Still more impressive, Lin has done this by slightly reworking traditional tales. I've read collections of Chinese fairy tales, and I saw glimpses of those stories in the ones recounted by Lin's storytellers. Paintings coming to life, ghost stories, talking fish, and stories with Confucian lessons cautioning against greed are just a few familiar themes from Chinese folklore that Lin draws on to build Minli's own tale.

Minli's story begins when she spends one of her two copper coins to buy a goldfish. Her mother, who worries constantly about the family's poverty, is angry over the waste, not only of the coin, but of the food that will be needed to feed the fish. Minli bought the fish because the goldfish man told her it would bring her family good luck, but she reluctantly takes the fish to the river that night and lets it go, thinking that her mother is probably right. The goldfish then speaks to her, thanking her for its freedom and counseling her to seek the answers to her questions from the Old Man of the Moon.

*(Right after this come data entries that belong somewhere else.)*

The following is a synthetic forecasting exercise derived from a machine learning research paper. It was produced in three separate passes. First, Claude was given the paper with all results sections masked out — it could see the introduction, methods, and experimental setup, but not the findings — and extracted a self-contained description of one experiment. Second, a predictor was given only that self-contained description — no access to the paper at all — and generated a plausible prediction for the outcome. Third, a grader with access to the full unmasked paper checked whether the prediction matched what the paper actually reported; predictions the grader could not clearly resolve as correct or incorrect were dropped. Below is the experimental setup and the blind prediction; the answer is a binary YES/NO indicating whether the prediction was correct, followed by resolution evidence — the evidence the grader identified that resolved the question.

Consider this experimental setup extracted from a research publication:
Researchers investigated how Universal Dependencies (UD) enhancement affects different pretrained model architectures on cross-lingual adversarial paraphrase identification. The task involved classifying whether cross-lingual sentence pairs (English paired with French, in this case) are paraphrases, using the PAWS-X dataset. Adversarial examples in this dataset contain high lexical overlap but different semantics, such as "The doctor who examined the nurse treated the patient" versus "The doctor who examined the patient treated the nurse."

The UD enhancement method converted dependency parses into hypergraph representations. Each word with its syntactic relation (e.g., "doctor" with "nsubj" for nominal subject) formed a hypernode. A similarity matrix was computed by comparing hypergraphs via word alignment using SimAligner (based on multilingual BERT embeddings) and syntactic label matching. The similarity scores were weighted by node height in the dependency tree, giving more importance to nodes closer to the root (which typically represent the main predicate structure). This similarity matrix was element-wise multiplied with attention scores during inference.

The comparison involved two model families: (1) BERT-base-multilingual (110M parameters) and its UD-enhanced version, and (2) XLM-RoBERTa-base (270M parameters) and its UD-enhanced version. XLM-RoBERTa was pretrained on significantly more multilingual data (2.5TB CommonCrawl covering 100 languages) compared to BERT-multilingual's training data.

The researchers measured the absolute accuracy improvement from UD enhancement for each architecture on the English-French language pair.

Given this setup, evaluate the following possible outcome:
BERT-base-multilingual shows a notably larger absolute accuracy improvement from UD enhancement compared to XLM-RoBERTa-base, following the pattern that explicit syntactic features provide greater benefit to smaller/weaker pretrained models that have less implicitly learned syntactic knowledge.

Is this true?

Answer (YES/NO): NO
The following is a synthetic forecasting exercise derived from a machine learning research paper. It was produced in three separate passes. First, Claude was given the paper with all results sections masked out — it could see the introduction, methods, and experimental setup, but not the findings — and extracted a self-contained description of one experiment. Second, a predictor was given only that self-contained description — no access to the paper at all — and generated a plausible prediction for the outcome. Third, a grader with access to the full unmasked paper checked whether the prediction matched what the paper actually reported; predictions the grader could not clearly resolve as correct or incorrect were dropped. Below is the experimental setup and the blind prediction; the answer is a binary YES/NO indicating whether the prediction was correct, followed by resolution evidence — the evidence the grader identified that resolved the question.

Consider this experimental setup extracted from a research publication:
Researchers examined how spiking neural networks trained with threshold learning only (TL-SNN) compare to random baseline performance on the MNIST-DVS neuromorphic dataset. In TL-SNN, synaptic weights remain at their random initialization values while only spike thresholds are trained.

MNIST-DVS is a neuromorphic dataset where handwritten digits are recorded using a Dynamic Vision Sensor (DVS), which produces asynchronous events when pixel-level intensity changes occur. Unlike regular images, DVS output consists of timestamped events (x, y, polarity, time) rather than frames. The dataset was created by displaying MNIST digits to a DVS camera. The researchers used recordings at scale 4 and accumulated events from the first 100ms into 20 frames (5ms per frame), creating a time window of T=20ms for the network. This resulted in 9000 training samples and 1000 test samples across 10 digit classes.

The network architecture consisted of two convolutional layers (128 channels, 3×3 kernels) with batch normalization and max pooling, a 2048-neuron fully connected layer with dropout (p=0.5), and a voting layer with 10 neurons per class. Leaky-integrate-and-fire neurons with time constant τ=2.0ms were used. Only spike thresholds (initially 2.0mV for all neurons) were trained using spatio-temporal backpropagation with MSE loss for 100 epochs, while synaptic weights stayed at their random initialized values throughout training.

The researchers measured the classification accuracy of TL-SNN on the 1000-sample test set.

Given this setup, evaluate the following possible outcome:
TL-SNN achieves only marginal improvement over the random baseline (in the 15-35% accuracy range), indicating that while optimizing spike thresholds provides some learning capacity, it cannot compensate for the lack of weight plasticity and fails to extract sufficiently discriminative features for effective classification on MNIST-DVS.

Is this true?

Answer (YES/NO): NO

Determined to change her family's fortunes, plucky Minli sets out on a quest, following the goldfish's directions to look for the magical old man.

When Minli's parents read her note, they are heartbroken. They try to find their daughter, but eventually go home to wait and hope for her return. Unlike many fantasy adventures, this story shows poignantly how the parents miss their child, worrying about her wellbeing. Minli, for her part, misses her parents and worries about them while she is gone. These moments are not overdone. Instead they are simple and touching.

Lin's language is also simple, but effective. Watch for her metaphors; for example, she says, "Every night the stars filled the sky like snowflakes falling on black stone."

Minli finds a traveling companion along the way, a dragon who cannot fly. (When she encourages him to accompany her to ask the Old Man of the Moon for help, I pictured Dorothy telling the Scarecrow, the Tin Man, and the Cowardly Lion to join her on her journey!) Minli must find a way to talk to the king of the City of Bright Moonlight in order to complete her quest. She has further troubles with monkeys and tigers before reaching her goal. She also meets helpful people such as an orphan who owns a buffalo and has befriended a mysterious magical girl, a pair of laughing twin children who defeat great evil by playing on a villain's anger, and, of course, the Old Man of the Moon. An episode involving the gift of a coat is especially lovely.

In keeping with the kindness that weaves through the narrative like a magical red thread, Minli must decide whether to make a great sacrifice for a friend in the book's final pages.

A further strength of Where the Mountain Meets the Moon is the way Lin has quietly tied all of the pieces of her plot together in regards, not only to present events, but to the past—the past of a king, of a green tiger, of a goddess, of a wonderfully happy family, and of Minli's dragon friend.

Clear back at the root of the story is the discontentment of Minli's mother, which quietly echoes the anger and loss of Jade River.

Many of the characters in the book are poetically kind, yet they also seem real and rounded. Lin manages to tell a moral tale without preaching. Her lessons flow as beautifully as a river down a mountain where flowers and fruit do grow, after all.

Like so many books on the shelves of your library or bookstore, Where the Mountain Meets the Moon is an adventure and a fantasy, but it is something more besides. In an age when commercialism too often overcomes the simplest and best truths, Grace Lin tells a story which conveys a kind of beauty of the heart.

As if that weren't enough, the author created lovely color-plate illustrations to accompany the tale. Invest in a new treasure for your family—go out and find a copy of this book.

Note: I learned about Where the Mountain Meets the Moon because Grace is a member of the fantasy writers' blog group I belong to, The Enchanted Inkpot.